„Ostern ist Aufstand fürs Leben!“

+
Alter neuer Anblick: Das Münster war nach zwei Corona-Jahren endlich wieder gut bestzt bei der Ostermesse.
  • schließen

Schwäbisch Gmünd. Das Heilig-Kreuz-Münster war voll besetzt. Das war diesmal wörtlich zu nehmen, denn Abstand war nicht mehr geboten, aber Maskenpflicht beim feierlichen österlichen Hochamt mit Segnung der Osterspeisen.

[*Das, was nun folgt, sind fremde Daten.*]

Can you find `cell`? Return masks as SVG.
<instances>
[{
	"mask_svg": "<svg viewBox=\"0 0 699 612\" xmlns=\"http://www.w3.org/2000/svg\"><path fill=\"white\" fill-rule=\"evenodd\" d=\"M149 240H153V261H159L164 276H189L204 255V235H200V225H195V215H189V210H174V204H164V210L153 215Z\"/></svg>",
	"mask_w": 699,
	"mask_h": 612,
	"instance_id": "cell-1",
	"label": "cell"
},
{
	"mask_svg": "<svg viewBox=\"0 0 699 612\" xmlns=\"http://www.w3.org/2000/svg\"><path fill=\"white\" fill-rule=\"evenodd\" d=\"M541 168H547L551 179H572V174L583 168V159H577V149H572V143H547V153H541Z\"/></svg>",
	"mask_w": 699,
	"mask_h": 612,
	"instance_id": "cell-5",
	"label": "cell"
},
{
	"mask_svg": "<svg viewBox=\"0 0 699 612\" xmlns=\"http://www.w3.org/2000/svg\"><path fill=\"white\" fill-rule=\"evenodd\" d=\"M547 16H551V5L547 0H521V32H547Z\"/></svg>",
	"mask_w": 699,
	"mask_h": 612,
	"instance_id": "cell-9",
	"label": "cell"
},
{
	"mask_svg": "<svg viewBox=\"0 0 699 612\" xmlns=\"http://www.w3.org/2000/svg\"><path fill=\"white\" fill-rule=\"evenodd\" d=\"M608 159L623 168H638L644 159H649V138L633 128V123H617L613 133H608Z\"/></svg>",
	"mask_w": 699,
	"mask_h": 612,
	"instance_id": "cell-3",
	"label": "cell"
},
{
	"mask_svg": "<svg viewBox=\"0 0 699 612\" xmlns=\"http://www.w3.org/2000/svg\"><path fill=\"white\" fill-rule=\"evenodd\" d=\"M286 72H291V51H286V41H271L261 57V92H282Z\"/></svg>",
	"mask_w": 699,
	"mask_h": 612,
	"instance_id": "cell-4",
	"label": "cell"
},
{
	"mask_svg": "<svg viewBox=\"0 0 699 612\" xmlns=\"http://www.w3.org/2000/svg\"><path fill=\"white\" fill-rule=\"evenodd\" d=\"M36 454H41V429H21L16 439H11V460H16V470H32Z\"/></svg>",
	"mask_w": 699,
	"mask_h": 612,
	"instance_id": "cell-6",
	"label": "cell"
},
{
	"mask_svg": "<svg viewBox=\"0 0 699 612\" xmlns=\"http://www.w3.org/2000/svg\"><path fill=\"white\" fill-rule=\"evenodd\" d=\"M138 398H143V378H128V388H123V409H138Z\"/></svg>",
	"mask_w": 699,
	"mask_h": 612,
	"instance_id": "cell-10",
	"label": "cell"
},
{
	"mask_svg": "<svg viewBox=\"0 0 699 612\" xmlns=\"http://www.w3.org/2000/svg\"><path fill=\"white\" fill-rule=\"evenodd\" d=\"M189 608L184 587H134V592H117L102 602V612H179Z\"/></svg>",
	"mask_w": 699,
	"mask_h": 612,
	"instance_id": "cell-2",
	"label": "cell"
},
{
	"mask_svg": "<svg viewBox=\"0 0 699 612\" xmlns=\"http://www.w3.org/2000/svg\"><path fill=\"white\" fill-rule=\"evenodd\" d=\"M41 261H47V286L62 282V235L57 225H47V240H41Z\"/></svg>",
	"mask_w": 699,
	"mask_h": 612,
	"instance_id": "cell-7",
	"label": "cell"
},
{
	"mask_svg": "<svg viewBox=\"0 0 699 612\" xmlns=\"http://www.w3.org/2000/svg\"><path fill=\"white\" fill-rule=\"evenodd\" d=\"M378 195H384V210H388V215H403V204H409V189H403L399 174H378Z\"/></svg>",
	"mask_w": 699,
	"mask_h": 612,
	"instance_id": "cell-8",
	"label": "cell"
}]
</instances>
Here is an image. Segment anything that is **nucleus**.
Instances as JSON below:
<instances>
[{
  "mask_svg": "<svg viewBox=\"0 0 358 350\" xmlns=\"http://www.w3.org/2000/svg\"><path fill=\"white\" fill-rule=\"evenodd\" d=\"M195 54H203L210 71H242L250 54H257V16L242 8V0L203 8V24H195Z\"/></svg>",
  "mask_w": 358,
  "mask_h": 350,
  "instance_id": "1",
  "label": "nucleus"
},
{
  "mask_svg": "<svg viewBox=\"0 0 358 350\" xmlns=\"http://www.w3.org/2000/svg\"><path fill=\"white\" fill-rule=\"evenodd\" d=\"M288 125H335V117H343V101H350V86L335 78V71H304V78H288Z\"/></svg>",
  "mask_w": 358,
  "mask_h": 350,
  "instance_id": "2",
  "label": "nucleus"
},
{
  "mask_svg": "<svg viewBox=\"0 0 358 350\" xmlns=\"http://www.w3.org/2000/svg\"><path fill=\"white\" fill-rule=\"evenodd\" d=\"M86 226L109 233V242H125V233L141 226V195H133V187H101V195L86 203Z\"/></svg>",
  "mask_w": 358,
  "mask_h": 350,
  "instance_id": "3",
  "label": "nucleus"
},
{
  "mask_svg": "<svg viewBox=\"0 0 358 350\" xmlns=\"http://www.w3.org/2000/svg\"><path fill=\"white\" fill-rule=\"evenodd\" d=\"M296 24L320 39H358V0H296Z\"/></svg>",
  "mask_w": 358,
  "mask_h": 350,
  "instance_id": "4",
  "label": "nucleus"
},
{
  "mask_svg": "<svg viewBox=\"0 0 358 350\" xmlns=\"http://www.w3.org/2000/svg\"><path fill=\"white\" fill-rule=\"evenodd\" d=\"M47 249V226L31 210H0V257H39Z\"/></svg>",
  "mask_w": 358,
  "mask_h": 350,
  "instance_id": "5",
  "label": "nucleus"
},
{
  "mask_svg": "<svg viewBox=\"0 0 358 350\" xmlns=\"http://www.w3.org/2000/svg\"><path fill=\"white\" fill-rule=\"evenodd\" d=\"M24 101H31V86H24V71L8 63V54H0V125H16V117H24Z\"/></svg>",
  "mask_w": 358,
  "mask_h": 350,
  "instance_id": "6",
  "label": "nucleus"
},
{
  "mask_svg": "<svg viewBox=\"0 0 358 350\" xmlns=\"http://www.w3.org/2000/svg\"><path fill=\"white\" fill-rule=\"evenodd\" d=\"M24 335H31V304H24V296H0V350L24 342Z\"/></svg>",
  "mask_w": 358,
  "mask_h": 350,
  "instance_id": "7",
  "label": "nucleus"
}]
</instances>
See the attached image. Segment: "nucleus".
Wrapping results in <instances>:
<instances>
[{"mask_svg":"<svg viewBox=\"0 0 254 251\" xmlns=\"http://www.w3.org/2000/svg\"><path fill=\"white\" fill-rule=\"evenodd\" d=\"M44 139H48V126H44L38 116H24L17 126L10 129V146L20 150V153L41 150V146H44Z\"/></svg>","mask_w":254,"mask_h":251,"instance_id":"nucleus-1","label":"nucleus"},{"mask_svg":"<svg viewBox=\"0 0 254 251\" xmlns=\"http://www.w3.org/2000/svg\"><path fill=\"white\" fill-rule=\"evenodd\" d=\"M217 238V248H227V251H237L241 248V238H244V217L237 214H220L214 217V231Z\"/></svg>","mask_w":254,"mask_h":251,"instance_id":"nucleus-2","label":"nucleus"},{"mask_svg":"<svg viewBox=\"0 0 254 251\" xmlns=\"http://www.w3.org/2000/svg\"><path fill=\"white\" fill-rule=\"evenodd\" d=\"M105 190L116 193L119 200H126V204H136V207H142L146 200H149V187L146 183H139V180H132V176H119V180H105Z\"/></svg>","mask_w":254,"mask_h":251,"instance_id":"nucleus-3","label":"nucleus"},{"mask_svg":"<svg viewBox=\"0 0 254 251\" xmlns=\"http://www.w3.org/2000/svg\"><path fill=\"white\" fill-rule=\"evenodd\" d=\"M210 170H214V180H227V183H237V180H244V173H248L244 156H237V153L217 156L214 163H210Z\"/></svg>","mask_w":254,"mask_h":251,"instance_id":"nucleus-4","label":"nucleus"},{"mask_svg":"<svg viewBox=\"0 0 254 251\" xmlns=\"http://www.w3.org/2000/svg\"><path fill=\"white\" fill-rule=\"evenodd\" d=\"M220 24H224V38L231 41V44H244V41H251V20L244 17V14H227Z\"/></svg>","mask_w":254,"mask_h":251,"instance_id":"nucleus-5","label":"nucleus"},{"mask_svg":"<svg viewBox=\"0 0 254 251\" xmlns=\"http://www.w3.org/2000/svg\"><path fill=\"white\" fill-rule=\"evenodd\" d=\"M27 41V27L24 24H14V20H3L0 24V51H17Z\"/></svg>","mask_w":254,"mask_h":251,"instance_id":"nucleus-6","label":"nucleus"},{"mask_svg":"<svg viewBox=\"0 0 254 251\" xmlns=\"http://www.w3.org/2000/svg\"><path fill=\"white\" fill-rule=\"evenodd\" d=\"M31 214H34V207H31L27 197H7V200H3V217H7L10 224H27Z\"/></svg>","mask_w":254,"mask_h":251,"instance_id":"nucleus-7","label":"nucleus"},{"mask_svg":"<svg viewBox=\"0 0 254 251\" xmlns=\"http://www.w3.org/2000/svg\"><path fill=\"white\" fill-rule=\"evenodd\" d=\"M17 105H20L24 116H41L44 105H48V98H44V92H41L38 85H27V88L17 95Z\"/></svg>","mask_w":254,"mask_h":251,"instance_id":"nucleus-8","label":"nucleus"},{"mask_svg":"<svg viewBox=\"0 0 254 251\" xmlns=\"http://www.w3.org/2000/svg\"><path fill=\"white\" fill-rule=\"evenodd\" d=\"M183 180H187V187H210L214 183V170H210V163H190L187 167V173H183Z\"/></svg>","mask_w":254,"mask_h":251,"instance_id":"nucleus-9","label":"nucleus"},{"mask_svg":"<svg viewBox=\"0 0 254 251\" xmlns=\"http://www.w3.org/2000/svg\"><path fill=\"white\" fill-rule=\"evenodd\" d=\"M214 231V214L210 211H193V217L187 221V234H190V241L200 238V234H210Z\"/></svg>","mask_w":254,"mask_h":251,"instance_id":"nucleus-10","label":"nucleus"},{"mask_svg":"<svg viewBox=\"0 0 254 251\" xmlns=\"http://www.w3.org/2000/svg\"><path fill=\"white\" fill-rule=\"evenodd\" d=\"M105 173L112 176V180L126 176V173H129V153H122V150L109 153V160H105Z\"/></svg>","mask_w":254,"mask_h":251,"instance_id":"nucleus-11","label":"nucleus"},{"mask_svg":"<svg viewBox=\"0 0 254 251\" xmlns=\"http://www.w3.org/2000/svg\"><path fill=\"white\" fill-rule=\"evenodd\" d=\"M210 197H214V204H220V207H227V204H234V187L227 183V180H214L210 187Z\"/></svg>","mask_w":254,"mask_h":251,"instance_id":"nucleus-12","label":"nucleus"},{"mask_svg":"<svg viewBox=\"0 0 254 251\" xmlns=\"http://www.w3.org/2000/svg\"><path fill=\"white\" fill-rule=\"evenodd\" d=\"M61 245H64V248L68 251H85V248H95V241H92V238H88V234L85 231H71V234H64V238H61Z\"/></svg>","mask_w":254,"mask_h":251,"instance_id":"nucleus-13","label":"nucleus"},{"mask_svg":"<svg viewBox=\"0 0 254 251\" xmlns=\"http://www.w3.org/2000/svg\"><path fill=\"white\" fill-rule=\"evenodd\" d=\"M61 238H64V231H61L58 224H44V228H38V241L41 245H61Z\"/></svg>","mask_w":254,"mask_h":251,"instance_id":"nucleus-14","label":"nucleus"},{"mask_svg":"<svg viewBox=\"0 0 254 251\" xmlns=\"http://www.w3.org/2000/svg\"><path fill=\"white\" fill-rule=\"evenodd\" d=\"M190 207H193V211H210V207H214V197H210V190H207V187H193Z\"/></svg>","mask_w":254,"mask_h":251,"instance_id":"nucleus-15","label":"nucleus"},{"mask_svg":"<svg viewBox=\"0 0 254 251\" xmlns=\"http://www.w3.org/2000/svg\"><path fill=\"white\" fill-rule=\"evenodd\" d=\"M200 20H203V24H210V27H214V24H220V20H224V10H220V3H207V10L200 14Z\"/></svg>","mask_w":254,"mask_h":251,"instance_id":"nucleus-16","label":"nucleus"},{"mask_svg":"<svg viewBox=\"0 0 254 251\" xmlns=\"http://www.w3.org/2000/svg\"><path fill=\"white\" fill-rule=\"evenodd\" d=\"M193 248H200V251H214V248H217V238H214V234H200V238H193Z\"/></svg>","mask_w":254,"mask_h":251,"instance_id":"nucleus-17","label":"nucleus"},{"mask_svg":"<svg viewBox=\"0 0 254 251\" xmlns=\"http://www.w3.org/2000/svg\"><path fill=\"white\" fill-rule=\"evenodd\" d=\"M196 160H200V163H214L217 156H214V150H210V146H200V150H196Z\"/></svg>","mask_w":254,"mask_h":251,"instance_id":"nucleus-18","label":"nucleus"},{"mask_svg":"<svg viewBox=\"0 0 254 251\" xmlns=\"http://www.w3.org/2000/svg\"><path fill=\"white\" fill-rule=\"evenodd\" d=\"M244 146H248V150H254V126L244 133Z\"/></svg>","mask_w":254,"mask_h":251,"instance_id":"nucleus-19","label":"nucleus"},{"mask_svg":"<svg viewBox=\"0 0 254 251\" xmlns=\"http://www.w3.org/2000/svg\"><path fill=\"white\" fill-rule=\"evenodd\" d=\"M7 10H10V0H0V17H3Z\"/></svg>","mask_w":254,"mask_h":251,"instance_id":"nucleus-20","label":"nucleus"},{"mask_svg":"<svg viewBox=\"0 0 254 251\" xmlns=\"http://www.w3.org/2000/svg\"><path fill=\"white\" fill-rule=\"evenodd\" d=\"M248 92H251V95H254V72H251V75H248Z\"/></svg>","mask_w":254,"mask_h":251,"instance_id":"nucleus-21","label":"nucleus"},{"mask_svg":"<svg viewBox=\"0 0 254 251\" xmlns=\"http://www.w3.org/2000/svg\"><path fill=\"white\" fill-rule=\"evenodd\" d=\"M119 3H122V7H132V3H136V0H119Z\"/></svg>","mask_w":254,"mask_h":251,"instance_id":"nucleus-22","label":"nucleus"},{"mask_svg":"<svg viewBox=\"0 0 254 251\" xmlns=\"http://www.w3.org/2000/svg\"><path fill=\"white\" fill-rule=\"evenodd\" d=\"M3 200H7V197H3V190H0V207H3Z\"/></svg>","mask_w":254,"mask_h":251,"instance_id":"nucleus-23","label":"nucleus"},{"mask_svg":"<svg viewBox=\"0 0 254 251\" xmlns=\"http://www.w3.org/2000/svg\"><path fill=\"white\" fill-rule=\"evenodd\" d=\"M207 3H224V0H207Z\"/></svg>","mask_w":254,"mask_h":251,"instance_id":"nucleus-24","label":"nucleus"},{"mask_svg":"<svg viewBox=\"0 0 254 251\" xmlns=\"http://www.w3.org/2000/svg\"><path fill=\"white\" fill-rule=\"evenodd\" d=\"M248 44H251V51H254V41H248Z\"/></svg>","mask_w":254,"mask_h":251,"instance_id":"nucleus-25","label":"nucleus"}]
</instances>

Kirchenmusikdirektor Stephan Beck eröffnete mit gewaltigen Orgelklängen. Aggressiv, mit tiefen dominanten Tönen in langen Intervallen die Einstimmung. Wie ein Klangbild der Ereignisse der Karwoche in komprimierter Form, die dann in den erlösenden Klängen des Münsterchores in „Christ ist erstanden“ mündeten.

Mit „Auch wir haben uns auf den Weg zur Kirche, zum Ostergottesdienst gemacht“, richtete Dekan Robert Kloker den Blick von Friedensmärschen und dem Gang der Jünger auf die Besucherinnen und Besucher des Gottesdienstes. Ostern, so Kloker, sei Aufstand fürs Leben. Darauf folgte ein Chorgesang, der hoffnungsfroh jubilierend gemeinsam mit den großartigen Stimmen von Solisten den Kirchenraum füllte.

In seiner Predigt stellte Dekan Kloker die Frage, ob in der aktuellen Situation ein österliches Halleluja angebracht sei. Was gäbe Anlass, dennoch zu feiern? Jesu Anhänger waren seinerzeit in Schockstarre, so Kloker, dass ein Gottgesandter so leiden musste. Der Beginn der Freude sei später eingetreten. Erst als alle Mosaiksteine des österlichen Geschehens sich verdichteten, fand das Halleluja Ausdruck in Liedern. Was aber, fragte der Dekan, kann heute angesichts von Corona und Ukraine-Krieg Anlass zur Freude sein?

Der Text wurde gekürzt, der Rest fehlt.